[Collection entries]

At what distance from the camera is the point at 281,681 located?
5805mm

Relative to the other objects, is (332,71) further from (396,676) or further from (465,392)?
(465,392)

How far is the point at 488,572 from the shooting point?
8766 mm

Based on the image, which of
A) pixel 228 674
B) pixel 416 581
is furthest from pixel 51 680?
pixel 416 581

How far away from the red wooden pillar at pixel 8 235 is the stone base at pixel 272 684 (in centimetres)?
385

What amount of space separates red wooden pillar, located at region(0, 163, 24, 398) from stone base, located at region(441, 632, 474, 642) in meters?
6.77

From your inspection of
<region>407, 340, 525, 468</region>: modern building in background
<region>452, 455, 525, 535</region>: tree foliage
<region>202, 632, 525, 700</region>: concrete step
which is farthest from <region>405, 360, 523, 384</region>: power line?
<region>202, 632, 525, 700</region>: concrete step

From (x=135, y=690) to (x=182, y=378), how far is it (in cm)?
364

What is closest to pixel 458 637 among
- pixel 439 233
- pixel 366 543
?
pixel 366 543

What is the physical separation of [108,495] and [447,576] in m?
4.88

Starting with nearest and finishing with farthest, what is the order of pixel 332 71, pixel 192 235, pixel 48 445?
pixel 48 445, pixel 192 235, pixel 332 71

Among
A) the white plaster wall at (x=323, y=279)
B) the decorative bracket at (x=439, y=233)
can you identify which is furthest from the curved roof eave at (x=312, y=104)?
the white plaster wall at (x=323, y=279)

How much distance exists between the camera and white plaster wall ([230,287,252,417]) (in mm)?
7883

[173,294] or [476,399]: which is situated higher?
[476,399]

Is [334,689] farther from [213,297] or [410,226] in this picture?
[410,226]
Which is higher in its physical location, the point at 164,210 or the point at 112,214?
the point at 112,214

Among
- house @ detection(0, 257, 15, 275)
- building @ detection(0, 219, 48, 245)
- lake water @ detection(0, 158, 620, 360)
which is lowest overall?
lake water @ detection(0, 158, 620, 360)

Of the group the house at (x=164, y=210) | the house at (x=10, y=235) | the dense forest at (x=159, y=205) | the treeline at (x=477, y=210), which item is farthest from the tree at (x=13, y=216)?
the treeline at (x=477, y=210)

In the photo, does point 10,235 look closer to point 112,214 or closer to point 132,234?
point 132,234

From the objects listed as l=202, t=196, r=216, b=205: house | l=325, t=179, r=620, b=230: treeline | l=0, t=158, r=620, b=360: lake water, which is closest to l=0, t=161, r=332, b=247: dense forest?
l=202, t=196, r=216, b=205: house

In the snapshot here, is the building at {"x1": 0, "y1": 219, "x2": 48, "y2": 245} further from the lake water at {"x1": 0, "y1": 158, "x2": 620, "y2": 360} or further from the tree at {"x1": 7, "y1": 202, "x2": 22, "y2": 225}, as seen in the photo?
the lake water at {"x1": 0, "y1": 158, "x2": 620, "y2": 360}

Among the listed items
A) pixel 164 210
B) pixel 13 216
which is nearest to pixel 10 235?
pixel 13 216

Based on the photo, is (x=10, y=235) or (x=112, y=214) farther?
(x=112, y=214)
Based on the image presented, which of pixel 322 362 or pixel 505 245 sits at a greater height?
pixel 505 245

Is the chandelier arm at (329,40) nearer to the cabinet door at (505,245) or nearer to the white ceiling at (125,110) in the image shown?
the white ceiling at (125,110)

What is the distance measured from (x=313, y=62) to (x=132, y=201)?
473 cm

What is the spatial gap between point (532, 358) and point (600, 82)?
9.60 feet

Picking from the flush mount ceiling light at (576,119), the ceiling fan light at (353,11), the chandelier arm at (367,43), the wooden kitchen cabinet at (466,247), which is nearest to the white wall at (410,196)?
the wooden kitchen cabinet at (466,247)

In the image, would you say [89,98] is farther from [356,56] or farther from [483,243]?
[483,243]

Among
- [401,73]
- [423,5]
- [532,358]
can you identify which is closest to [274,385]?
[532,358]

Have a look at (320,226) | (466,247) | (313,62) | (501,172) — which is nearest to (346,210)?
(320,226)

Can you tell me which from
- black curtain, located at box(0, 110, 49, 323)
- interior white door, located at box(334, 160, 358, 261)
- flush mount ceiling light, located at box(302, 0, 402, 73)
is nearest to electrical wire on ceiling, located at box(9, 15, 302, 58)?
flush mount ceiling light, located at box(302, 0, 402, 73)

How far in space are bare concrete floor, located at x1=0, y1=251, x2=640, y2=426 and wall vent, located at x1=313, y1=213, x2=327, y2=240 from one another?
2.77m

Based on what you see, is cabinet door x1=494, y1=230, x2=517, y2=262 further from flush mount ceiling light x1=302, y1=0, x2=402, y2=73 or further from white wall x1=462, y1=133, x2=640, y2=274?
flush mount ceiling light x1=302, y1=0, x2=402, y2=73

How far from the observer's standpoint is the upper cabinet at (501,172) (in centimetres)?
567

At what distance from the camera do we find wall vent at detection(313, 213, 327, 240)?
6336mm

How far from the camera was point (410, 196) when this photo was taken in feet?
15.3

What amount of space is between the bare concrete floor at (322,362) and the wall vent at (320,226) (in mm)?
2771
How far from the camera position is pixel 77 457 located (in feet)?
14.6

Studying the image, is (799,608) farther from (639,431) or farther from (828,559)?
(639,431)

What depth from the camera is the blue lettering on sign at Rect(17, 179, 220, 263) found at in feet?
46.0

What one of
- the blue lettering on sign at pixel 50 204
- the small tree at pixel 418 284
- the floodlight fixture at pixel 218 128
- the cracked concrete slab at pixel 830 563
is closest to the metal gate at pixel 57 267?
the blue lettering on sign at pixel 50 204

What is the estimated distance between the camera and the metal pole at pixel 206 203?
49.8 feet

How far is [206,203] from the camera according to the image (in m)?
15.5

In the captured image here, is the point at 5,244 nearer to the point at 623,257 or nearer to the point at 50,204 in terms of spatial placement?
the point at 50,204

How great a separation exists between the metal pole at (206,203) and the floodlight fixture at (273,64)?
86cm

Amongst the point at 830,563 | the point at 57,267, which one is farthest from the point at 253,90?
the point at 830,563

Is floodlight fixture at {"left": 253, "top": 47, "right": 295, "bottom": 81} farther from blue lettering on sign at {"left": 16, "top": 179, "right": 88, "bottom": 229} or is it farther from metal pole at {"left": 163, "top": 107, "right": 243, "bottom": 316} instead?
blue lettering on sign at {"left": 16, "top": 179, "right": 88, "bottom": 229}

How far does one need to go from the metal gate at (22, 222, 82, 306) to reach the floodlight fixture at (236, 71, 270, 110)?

- **Short problem**: Find the line that contains "What is the estimated". Repeat it and every line after it, exactly as written, up to and including the last line of the records above.

- **Task response**:
What is the estimated distance between the camera and the metal pole at pixel 206 203?
49.8 feet

How far is [206,203] from the camera according to the image (in m)?
15.5

In the captured image here, is the point at 5,244 nearer to the point at 623,257 or nearer to the point at 50,204 in terms of spatial placement?
the point at 50,204

How great a separation exists between the metal pole at (206,203) and the floodlight fixture at (273,64)?
86cm

Amongst the point at 830,563 | the point at 57,267, which one is farthest from the point at 253,90?
the point at 830,563

Is floodlight fixture at {"left": 253, "top": 47, "right": 295, "bottom": 81} farther from blue lettering on sign at {"left": 16, "top": 179, "right": 88, "bottom": 229} or is it farther from metal pole at {"left": 163, "top": 107, "right": 243, "bottom": 316} instead?
blue lettering on sign at {"left": 16, "top": 179, "right": 88, "bottom": 229}

How far does one need to go from the metal gate at (22, 222, 82, 306) to reach the floodlight fixture at (236, 71, 270, 110)?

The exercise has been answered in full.